THE PROBLEM – With the material below, print exactly the lines between the line holding "Model Wearing Fath's" and the line holding "lee seung gi---2012", inclusive. Add nothing else.

SUPPLIED RECORDS –
##########
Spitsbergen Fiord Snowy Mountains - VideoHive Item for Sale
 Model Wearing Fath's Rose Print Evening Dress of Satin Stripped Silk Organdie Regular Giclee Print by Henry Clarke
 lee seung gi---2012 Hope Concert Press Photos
##########
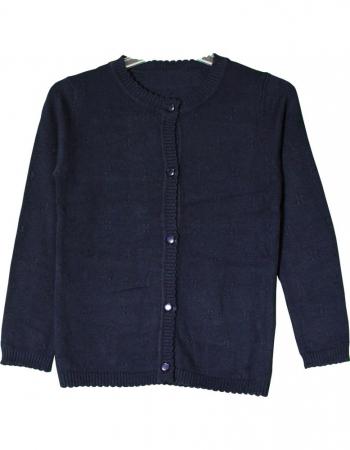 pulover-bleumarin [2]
##########
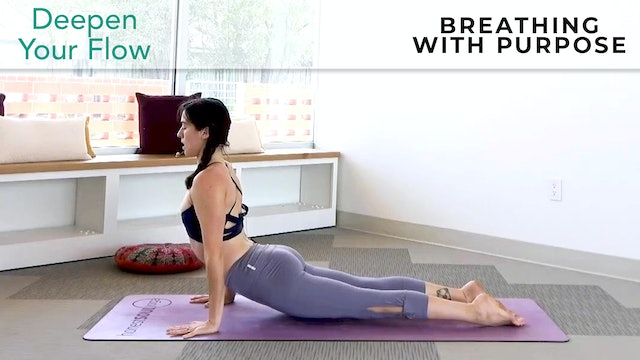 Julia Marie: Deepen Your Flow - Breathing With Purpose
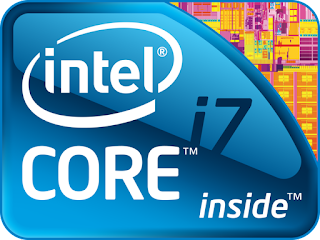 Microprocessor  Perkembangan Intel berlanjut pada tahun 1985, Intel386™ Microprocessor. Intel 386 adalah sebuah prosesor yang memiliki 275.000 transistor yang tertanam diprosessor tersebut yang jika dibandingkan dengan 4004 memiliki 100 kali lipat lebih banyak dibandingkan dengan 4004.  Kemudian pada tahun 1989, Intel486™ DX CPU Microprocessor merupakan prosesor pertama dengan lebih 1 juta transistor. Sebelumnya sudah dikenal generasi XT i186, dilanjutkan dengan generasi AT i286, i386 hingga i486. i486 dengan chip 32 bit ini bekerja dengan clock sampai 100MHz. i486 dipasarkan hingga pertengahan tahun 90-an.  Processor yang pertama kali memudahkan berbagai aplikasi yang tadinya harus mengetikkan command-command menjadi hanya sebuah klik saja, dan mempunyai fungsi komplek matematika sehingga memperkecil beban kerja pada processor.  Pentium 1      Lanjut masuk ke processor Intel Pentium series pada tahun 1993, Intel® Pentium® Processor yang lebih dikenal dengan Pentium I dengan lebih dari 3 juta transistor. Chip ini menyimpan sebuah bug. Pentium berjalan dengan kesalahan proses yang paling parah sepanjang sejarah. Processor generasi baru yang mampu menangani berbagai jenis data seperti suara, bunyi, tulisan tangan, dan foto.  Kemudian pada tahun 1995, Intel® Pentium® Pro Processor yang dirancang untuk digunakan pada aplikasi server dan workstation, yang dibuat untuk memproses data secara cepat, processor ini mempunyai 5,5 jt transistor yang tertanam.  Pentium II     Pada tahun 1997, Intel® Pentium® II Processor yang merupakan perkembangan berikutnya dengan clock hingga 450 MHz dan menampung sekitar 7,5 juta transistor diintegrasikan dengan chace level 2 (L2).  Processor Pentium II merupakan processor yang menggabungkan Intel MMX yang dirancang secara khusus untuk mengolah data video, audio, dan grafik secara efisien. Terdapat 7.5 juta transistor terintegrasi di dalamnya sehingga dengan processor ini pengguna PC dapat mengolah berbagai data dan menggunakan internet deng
##########
ANSWER BELOW –
 Model Wearing Fath's Rose Print Evening Dress of Satin Stripped Silk Organdie Regular Giclee Print by Henry Clarke
 lee seung gi---2012 Hope Concert Press Photos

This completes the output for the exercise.